Well, it’s been one of those odd weeks where I’m one day ahead of myself… my alarm went off yesterday morning and I thought it was the weekend. First of all, I don’t set an alarm on the weekend… we having two tiny living alarms… and second… wow, was I off. And on days (weeks) like that, I always find it helpful to switch things up a bit…. like having dinner outside. Which is something we’ve been doing a lot of lately, now that the patio backyard is completed…

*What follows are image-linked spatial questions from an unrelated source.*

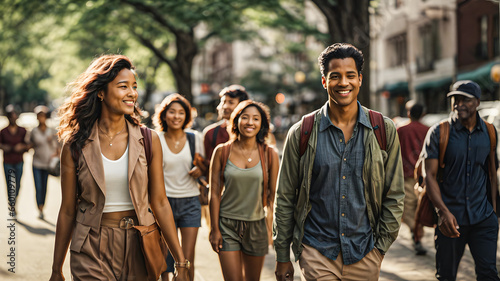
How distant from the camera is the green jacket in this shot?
10.7 ft

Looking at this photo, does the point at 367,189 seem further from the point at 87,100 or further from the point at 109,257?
the point at 87,100

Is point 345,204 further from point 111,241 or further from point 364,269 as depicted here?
point 111,241

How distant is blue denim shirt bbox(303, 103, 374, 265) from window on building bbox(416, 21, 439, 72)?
31169 millimetres

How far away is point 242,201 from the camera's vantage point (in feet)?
16.1

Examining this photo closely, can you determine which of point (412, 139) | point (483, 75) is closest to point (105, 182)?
point (412, 139)

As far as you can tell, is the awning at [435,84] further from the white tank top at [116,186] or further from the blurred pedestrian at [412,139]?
the white tank top at [116,186]

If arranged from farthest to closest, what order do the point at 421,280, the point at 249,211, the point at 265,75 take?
the point at 265,75
the point at 421,280
the point at 249,211

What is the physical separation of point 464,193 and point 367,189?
1767 mm

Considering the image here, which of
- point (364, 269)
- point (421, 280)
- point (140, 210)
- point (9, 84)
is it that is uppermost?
point (9, 84)

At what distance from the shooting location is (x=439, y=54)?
106 feet

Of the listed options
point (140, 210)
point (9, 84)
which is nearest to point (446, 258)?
point (140, 210)

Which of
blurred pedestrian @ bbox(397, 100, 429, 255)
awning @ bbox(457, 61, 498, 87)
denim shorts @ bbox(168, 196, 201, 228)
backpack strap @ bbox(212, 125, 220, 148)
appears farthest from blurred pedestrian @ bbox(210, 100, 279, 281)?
awning @ bbox(457, 61, 498, 87)

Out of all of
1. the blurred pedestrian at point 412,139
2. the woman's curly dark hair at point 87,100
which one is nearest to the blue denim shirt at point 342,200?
the woman's curly dark hair at point 87,100

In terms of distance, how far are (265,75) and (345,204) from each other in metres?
37.8
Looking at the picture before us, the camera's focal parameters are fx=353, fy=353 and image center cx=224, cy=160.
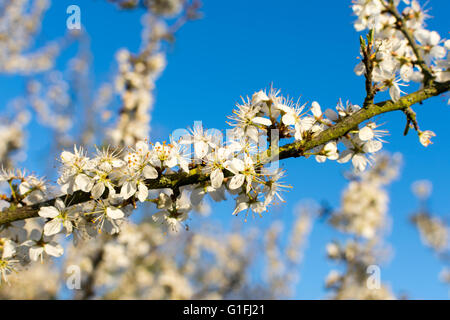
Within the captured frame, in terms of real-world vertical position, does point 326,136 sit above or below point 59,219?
above

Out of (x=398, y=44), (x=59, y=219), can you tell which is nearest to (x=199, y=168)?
(x=59, y=219)

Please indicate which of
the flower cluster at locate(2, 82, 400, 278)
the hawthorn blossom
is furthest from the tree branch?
the hawthorn blossom

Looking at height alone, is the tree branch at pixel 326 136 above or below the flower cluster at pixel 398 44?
below

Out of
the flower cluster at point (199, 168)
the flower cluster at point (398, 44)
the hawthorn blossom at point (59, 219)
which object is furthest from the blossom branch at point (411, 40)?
the hawthorn blossom at point (59, 219)

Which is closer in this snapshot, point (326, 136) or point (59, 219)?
point (326, 136)

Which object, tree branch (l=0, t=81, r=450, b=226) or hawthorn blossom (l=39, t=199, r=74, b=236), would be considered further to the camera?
hawthorn blossom (l=39, t=199, r=74, b=236)

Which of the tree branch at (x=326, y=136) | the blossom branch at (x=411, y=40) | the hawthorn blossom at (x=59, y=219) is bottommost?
the hawthorn blossom at (x=59, y=219)

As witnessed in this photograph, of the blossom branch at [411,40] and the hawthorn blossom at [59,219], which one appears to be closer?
the blossom branch at [411,40]

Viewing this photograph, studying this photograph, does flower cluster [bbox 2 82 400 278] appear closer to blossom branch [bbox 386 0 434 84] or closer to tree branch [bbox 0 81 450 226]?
tree branch [bbox 0 81 450 226]

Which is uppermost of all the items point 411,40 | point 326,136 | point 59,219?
point 411,40

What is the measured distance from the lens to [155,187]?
1812 millimetres

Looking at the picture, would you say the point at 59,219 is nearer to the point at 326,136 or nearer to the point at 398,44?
the point at 326,136

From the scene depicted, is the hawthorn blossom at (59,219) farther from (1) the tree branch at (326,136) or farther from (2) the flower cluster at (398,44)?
(2) the flower cluster at (398,44)

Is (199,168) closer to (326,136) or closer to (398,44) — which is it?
(326,136)
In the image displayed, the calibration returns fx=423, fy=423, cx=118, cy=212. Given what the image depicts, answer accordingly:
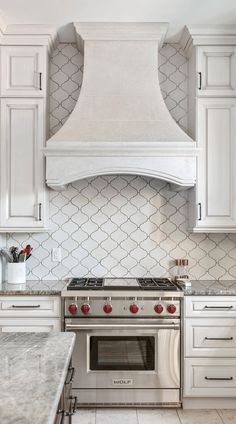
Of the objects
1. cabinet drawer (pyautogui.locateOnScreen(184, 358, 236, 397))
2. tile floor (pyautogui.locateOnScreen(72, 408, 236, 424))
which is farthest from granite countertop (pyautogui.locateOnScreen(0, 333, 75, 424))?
cabinet drawer (pyautogui.locateOnScreen(184, 358, 236, 397))

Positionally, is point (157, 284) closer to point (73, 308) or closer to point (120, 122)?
point (73, 308)

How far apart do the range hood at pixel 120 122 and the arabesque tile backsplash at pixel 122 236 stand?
0.38 meters

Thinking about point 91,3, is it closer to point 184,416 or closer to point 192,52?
point 192,52

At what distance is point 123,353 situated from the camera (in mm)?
3041

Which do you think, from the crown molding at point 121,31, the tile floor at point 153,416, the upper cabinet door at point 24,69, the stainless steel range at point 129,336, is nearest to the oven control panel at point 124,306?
the stainless steel range at point 129,336

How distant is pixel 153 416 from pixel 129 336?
56 cm

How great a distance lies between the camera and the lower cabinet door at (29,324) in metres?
3.03

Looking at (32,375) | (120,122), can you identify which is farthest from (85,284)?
(32,375)

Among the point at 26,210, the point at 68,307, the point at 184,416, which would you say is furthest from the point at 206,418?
the point at 26,210

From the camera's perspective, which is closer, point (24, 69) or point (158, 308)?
point (158, 308)

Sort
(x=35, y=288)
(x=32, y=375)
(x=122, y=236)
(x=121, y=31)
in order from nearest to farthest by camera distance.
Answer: (x=32, y=375)
(x=35, y=288)
(x=121, y=31)
(x=122, y=236)

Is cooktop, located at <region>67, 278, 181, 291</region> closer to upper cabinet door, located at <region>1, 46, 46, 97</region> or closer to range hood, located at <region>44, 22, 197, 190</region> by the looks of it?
range hood, located at <region>44, 22, 197, 190</region>

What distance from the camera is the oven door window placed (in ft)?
9.93

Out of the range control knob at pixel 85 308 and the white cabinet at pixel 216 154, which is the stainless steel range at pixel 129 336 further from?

Which will also hopefully lend itself to some more creativity in the kitchen. Two weekends ago we made breakfast entirely outside on the bbq (that was fun) and this past Sunday we tried out a new halibut dish (hoping to be able to share it soon…). But today I’m sharing 5 days worth of clean and nutritious eats. I know how easy it is to fall into the old food rut and asking to broken record question “What should we have for dinner tonight….” so maybe this can help in some way if you find yourself in that predicament….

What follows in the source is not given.